Das Ganze sei aus einer Situation mit angeschlagenen Spielern entstanden. «Dass die Fans oder das Spengler-Cup-OK enttäuscht sind, kann ich nachvollziehen. Ich will nicht nach Ausreden suchen. Wir setzten alles auf eine Karte. Und wir scheiterten.» Raffainer gab indes auch zu: «Wenn Playoff gewesen wäre, hätten alle angeschlagenen Spieler gespielt, auch die Gastspieler.»

Trotz der historischen Schmach für den HCD ist für Raffainer klar: «Wir werden auch im nächsten Jahr alles daran setzten, um den Titel mitzuspielen. Das muss unser Anspruch sein, auch wenn es vielleicht wieder eng wird im personellen Bereich. Klar ist: Wir sind ehrgeizig und neu. Und wir wollen unsere Mannschaft in einem besseren Licht zeigen.»

Trainer Wohlwend betonte, dass sein Team offensiv zu wenig Wirkung erzielte (nur je ein Tor pro Spiel). «Es war nur ein Tor bei fünf gegen fünf im ganzen Turnier für uns.» Auch die Verstärkungsspieler seien vorab auch hinter ihren eigenen Erwartungen geblieben. «Ganz klar, dieses Abschneiden ist ein 'Boxhieb in den Magen'. Als positiver Mensch werden wir es analysieren und abhaken und dann wieder angreifen.»

Captain Andres Ambühl hatte vor einem Jahr während des Spengler Cups noch seinen Vertrag verlängert. Er konnte sich nicht erinnern, jemals mit dem HCD am Spengler Cup schlechter gespielt zu haben: «Die letzten paar Jahren spielten wir grundsätzlich besser. Wir dürfen nun keine Ausreden suchen. Zum Teil haben wir keine Tore aus Chancen gemacht und blöde Treffer kassiert. So verliert man halt die Spiele. Vielleicht spielten wir insgesamt auch zu kompliziert.»
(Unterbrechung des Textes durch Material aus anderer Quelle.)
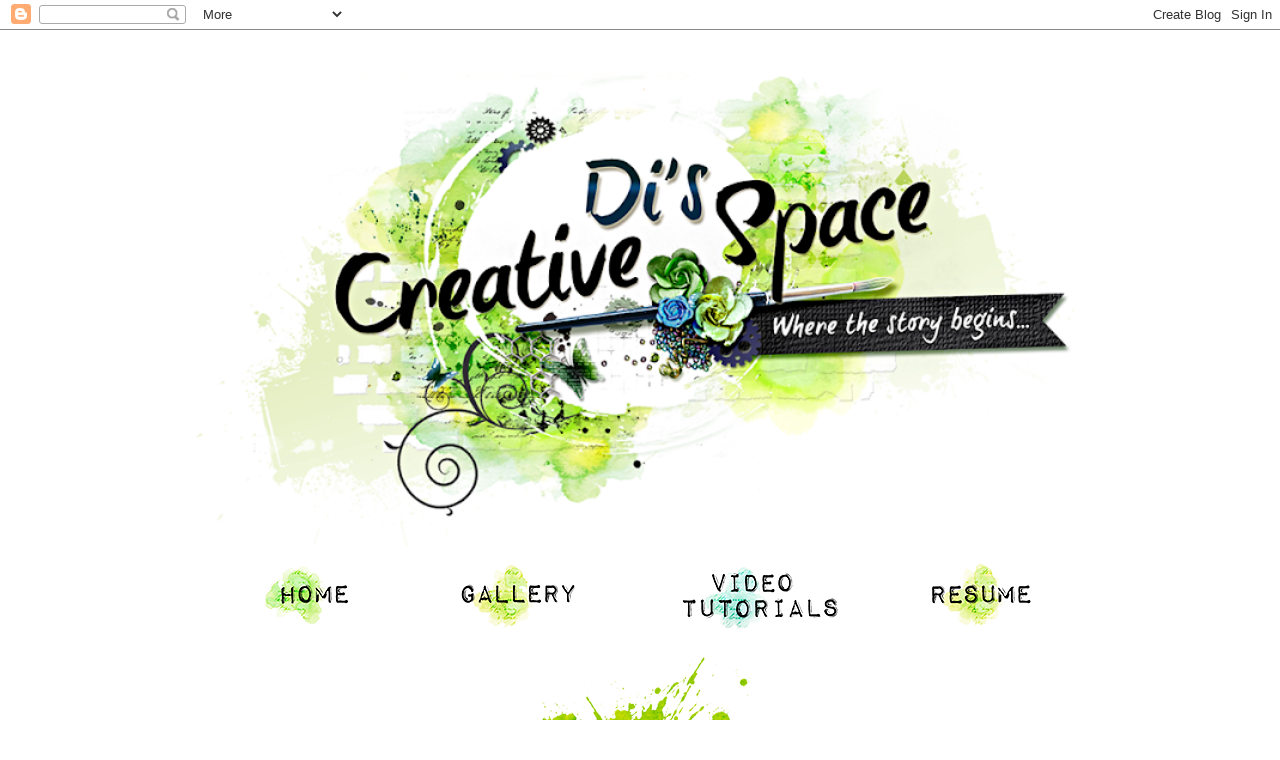

--- FILE ---
content_type: text/html; charset=UTF-8
request_url: https://discreativespace.blogspot.com/b/stats?style=BLACK_TRANSPARENT&timeRange=ALL_TIME&token=APq4FmAHuei_sNY2A4xvGr483ISpr-1sn9DQtUbC-CmvNc2qApt6e7ZOrtpwPVlR3eDeyalIHCjrN3tsTnjcLEdcp45TZii4UQ
body_size: -13
content:
{"total":904806,"sparklineOptions":{"backgroundColor":{"fillOpacity":0.1,"fill":"#000000"},"series":[{"areaOpacity":0.3,"color":"#202020"}]},"sparklineData":[[0,23],[1,26],[2,15],[3,24],[4,31],[5,37],[6,21],[7,12],[8,21],[9,93],[10,50],[11,15],[12,11],[13,17],[14,18],[15,17],[16,20],[17,8],[18,14],[19,10],[20,19],[21,18],[22,29],[23,22],[24,30],[25,18],[26,18],[27,41],[28,100],[29,15]],"nextTickMs":300000}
Ab Berchtoldstag sechs Spiele in zwölf Tagen

Nun hätte das Team eine längere Ruhepause als angedacht. «Wir müssen die nächsten Tage nun clever nützen, um im Januar wieder erfolgreich zu sein. Aber es war sicher nicht in unserem Sinne, zwei Tage früher fertig zu sein.»

Physisch könnte sich die Pause als Vorteil erweisen: Vom 2. bis 12. Januar folgen für den HCD nun sechs Meisterschaftsspiele in zehn Tagen. Allenfalls bereits zum Auftakt am 2. Januar im Heimspiel gegen die Rapperswil-Jona Lakers dürfte unter anderen der für den Spengler Cup verletzt ausgefallene Davoser PostFinance-Topskorer Perttu Lindgren ins Line-Up zurückkehren.